After watching a YouTube video called something like ‘How to do street photography’ I took my camera out , rather over-enthusiastically , to the streets of London and tried to apply literally everything I learnt. As I was young I wasn’t aware of how people might feel about having their photos taken and was fearless, I am now more aware of people and how their portrayed.
I still love the comedy of this shot. I took this during my second year at university. I was completely against it with 3 essay deadlines coming up and very little time. I had been spending around 6 hours a day everyday in the library. But on this morning I woke up a decided to dedicate a whole day to photography and just enjoy it. This was one of the first shots I took.

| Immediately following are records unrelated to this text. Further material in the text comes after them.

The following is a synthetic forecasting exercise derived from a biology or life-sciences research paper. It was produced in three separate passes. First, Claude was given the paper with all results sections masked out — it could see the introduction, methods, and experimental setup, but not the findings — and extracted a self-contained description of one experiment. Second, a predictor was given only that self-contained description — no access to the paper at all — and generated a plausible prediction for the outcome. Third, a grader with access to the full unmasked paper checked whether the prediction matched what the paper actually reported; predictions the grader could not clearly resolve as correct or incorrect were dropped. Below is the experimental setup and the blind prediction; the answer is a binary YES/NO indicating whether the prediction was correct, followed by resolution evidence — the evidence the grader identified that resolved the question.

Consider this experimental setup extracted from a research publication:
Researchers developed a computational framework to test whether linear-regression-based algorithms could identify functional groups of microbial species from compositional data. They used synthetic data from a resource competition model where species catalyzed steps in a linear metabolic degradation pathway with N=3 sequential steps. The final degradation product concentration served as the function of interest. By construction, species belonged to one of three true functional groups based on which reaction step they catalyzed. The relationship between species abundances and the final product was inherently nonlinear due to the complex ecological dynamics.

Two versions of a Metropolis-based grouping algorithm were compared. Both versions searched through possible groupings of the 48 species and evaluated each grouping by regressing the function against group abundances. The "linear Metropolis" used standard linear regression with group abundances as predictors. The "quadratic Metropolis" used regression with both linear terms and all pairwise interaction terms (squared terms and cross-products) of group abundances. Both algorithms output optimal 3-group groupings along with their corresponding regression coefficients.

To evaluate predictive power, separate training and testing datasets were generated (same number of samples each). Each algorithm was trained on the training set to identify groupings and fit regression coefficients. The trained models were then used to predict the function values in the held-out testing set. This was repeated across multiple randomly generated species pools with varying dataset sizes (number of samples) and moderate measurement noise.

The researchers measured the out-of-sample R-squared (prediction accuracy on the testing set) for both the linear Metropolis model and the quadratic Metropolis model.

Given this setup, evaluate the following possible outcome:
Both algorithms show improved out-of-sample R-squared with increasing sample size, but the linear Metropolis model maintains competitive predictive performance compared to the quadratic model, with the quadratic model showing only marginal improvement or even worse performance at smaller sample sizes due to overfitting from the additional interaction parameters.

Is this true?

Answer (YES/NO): NO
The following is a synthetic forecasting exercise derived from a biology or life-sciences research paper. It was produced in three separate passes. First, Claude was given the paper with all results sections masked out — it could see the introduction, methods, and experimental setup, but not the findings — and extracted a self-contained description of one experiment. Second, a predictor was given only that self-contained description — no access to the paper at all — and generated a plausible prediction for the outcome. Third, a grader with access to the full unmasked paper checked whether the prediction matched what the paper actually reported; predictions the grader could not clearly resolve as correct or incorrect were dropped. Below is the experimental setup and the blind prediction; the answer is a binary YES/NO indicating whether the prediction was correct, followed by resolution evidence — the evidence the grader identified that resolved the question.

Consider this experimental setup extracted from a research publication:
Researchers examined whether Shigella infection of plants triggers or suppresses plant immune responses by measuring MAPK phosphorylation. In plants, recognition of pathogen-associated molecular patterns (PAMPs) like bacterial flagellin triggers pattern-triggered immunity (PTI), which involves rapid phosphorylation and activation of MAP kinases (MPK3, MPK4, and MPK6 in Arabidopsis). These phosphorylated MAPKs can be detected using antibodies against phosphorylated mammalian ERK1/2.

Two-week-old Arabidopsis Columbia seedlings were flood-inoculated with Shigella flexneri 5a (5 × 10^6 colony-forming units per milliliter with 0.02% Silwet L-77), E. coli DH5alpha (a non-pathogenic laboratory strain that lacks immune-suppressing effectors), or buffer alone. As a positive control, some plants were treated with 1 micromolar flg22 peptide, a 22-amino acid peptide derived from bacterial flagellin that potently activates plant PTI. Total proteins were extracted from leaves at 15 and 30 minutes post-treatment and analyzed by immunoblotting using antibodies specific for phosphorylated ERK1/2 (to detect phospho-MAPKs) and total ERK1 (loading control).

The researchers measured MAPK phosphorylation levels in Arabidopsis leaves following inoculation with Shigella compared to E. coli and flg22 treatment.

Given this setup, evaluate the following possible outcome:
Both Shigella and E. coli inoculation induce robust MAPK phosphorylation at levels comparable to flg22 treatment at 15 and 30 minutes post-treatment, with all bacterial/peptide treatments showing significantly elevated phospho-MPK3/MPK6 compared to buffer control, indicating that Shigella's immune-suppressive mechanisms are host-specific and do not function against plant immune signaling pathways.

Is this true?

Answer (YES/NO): NO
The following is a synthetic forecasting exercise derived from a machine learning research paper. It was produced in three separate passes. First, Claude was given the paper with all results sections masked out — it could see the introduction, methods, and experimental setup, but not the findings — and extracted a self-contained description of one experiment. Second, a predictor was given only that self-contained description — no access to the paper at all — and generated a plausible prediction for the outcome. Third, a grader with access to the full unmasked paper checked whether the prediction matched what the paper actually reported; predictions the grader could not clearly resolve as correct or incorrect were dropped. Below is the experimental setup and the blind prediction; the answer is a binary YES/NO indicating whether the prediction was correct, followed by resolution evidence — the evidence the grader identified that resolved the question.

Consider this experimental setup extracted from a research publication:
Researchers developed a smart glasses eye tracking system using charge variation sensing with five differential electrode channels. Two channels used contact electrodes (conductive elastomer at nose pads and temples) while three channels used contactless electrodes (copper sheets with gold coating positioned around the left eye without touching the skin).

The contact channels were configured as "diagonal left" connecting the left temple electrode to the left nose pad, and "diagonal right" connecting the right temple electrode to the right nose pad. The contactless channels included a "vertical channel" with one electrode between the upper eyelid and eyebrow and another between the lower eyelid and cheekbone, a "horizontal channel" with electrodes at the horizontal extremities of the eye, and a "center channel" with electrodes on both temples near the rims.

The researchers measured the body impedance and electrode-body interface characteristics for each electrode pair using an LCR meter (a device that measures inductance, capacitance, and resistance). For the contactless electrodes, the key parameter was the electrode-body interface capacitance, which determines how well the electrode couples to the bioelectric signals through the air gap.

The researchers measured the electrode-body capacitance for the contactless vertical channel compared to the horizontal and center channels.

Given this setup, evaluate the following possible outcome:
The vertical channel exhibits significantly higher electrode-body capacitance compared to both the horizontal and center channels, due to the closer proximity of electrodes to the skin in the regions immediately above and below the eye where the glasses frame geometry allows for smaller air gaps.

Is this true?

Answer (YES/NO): YES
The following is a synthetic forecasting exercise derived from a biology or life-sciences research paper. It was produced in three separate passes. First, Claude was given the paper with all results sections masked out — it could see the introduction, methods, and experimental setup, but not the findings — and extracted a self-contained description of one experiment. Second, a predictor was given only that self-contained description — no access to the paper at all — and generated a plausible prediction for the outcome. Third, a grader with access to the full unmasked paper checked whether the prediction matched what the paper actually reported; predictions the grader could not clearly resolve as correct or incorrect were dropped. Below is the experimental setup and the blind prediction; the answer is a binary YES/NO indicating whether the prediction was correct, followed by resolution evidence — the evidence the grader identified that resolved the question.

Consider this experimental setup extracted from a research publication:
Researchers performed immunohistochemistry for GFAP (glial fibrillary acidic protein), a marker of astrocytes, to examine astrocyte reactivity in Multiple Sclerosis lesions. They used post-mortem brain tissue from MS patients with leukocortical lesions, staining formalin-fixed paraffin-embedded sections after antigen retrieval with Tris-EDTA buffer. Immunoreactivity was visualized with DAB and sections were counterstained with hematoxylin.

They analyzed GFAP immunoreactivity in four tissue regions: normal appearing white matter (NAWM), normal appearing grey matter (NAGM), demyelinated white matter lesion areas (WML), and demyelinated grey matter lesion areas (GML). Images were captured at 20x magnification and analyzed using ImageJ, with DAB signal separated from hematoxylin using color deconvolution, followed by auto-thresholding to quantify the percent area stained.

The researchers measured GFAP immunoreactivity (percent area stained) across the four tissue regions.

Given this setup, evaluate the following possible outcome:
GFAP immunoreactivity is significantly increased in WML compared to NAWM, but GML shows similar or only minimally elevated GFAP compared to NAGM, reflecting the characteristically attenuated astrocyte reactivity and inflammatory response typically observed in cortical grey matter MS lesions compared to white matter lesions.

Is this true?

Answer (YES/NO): NO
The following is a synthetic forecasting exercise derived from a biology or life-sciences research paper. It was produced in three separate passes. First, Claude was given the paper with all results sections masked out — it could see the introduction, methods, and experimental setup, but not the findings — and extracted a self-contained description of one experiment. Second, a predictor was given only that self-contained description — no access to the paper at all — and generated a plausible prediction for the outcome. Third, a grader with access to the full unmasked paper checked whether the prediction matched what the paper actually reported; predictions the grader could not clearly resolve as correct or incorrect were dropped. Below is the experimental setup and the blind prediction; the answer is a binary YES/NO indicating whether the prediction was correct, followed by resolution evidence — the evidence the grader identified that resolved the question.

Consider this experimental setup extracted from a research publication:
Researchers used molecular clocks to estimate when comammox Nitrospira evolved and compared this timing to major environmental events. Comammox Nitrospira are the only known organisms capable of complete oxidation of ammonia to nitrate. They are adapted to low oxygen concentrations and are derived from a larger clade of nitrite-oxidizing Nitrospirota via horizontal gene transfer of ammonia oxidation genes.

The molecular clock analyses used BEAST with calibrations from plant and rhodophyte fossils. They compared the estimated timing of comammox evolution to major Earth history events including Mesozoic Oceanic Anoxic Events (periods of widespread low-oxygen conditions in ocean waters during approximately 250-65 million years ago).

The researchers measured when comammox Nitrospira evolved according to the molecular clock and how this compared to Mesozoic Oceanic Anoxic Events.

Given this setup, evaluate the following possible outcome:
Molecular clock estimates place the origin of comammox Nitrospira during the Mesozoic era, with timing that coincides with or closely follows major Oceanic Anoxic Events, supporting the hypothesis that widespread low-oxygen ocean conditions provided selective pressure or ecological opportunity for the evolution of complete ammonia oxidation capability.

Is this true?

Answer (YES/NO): YES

One of the main lessons I learnt at university was the art of networking and making connections. This was in collaboration with a poet for his debut book.
This image (also featured above) came in useful when I learnt how to create photograms in the darkroom. I printed the image on acetate, overlaid random items and placed it on light sensitive paper. Again I would lower the contrast but I like the combination of image and found items.
Still one of my favourite ever shoots. I took my best friend, dressed with a snorkel, along the London underground. The project was a conceptual tongue-in-cheek project based on the fact the London Underground goes under the river Thames.
Although not a brilliant photograph it represents an opportunity gifted to me by collaboration. A friend and fellow photography student was photographing at an organic farm and asked me to go along for support. Having a camera allowed us to get a behind-the-scenes look at the hard work that goes into running a farm.
I will never claim to be fashion photographer as I have no clue when it comes to fashion but learning how to photograph in a studio is a skill every photographer should learn. You can apply the skills and knowledge of lights, soft boxes etc. out in the field. Light is incredibly important whether its harnessing the golden hour, creating shadow or drawing the viewers eye to the subject.
It’s not all serious in the studio..
It’s true you should never stop learning when it comes to photography and it can help to have an end goal (landscape, portrait, street photographer etc.). But ENJOY getting there. I am not where I want to be photography-wise but it has opened up incredible opportunities I would never have experienced without photography; from photographing the cycling Tour of Britain to exploring new cities and countries..
I hope you’ve enjoyed this post I’ve really enjoyed putting it together. No matter how far you are into your photography journey its always worth looking back over your images and seeing how much you’ve improved.